* **Required task**: Reproduce exactly the lines from the one containing "As featured in" through the last line of the data, both ends included.

* **Provided data**:
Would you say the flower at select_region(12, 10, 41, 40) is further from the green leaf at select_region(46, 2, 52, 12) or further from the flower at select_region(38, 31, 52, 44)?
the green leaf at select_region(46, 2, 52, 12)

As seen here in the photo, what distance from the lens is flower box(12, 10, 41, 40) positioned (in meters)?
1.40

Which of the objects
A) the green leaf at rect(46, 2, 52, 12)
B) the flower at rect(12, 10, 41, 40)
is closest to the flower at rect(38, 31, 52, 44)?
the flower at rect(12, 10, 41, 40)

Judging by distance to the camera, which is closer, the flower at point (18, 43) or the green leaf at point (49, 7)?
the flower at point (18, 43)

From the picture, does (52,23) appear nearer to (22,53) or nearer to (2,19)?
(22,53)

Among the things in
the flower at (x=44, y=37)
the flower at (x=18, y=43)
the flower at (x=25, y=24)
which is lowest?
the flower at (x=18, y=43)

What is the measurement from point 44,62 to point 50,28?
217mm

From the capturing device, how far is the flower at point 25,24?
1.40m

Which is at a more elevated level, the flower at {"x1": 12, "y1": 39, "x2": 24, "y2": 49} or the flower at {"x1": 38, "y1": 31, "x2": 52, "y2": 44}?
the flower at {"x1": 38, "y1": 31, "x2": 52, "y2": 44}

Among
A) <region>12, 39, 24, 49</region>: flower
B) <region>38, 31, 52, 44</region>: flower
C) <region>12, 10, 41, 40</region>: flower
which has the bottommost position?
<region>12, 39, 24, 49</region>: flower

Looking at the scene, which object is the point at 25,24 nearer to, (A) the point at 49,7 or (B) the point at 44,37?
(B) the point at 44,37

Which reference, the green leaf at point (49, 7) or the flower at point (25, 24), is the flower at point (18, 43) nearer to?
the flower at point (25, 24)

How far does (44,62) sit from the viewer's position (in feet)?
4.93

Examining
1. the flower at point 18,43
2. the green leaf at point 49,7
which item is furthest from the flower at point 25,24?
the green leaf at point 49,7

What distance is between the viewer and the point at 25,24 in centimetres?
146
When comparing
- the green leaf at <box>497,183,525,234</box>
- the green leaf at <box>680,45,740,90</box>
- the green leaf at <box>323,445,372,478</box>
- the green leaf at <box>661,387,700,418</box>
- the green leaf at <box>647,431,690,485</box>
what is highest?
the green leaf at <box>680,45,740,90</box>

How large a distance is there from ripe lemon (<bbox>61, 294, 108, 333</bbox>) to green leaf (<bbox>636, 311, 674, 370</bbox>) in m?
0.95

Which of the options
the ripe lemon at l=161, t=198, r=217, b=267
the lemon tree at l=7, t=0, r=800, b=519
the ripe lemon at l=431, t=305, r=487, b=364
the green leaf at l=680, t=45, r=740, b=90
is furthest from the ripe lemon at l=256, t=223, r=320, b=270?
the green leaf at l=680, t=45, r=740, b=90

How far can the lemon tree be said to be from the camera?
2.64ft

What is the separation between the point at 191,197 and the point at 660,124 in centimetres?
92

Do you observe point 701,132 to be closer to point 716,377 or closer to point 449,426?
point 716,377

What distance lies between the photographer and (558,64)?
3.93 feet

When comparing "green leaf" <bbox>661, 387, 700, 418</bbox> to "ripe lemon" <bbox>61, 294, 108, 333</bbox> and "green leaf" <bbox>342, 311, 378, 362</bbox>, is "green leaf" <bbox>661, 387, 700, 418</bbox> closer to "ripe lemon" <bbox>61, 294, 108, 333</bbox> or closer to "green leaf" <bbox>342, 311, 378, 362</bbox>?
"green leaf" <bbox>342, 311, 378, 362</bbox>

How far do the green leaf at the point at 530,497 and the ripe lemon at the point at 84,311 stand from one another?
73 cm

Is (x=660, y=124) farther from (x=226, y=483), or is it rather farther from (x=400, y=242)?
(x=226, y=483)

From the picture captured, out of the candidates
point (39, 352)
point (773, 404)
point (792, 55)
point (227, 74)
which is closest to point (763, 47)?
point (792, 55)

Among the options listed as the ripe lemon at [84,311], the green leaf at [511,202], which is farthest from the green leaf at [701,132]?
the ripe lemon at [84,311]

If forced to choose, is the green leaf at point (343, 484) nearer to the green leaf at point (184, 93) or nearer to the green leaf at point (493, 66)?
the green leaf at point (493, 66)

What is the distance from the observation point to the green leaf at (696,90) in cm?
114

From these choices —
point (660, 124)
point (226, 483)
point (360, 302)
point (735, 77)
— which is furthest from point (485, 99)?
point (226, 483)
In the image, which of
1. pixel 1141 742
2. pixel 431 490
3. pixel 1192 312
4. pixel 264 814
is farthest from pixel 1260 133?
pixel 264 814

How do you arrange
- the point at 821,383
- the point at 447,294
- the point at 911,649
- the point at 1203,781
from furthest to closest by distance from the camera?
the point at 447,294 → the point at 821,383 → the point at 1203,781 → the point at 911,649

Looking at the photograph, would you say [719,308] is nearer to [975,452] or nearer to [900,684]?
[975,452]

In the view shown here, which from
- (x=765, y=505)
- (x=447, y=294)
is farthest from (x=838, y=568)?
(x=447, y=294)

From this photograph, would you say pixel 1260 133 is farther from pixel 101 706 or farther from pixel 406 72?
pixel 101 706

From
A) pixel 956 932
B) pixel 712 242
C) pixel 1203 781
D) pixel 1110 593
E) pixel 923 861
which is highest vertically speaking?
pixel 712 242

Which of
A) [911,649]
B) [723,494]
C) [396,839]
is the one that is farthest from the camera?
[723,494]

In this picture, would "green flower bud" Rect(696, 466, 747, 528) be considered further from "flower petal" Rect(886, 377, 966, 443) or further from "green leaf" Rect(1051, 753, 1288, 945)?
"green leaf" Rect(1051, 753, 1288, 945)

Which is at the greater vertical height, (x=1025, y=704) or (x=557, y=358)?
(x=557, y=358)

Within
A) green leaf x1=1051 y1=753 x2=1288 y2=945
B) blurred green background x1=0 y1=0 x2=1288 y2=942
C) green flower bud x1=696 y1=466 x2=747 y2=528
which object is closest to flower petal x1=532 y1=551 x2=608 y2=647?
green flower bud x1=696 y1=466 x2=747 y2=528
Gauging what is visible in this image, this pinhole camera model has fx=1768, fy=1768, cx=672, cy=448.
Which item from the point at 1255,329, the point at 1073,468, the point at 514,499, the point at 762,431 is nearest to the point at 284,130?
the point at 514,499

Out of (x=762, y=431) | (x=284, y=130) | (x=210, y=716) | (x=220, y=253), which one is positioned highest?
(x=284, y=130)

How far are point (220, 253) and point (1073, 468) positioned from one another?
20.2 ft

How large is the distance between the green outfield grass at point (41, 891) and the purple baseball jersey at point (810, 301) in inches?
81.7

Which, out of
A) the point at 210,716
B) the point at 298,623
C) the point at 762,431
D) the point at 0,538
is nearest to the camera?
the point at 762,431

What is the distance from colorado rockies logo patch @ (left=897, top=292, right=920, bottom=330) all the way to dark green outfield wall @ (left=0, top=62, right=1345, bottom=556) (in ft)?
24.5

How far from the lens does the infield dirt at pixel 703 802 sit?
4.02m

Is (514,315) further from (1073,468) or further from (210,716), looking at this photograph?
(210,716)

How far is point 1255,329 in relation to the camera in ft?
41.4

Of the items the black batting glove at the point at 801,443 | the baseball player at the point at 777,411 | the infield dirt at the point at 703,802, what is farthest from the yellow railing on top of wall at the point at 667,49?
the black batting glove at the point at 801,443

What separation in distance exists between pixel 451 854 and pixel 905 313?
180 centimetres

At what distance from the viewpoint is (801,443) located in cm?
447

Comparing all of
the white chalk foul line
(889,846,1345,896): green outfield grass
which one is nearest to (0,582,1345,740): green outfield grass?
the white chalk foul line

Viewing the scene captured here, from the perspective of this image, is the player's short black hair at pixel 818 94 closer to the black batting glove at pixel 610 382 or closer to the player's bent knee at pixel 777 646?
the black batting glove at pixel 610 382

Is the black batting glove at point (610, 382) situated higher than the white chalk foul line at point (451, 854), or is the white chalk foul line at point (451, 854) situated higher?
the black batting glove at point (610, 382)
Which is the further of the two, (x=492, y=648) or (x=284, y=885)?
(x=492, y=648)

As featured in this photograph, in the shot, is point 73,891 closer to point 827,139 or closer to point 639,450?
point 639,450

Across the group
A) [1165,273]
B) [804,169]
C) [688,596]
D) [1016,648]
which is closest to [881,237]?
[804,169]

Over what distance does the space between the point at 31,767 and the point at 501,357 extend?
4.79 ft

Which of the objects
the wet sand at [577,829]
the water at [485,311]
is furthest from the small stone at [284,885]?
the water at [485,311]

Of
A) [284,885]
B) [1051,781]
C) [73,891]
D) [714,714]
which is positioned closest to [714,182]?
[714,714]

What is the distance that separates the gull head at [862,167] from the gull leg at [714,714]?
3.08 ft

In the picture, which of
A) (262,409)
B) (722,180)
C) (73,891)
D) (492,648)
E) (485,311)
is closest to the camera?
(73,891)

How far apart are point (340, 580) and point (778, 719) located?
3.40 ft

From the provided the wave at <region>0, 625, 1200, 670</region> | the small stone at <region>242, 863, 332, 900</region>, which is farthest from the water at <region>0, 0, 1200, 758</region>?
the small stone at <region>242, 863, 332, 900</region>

* **Task response**:
As featured in this photograph, in the shot, is point 73,891 closer to point 827,139 or closer to point 639,450?
point 639,450

Across the group
A) [1165,273]
B) [804,169]
C) [688,596]
D) [1016,648]
which is closest to [881,237]?
[804,169]

Over what distance does the space between the point at 31,767 and the point at 501,357 extend?
4.79 ft

Which of the objects
the wet sand at [577,829]
the water at [485,311]
is furthest from the small stone at [284,885]?
the water at [485,311]

Of
A) [284,885]
B) [1051,781]
C) [73,891]
D) [714,714]
which is positioned closest to [714,182]?
[714,714]

What is the distance that separates the gull head at [862,167] from the gull leg at [714,714]?
3.08 ft

In the picture, which of
A) (262,409)
B) (722,180)
C) (73,891)
D) (492,648)
E) (485,311)
is closest to the camera?
(73,891)

How far apart are point (340, 580) and point (778, 719) located?
3.40 ft

From the provided the wave at <region>0, 625, 1200, 670</region> | the small stone at <region>242, 863, 332, 900</region>, which is farthest from the water at <region>0, 0, 1200, 758</region>?
the small stone at <region>242, 863, 332, 900</region>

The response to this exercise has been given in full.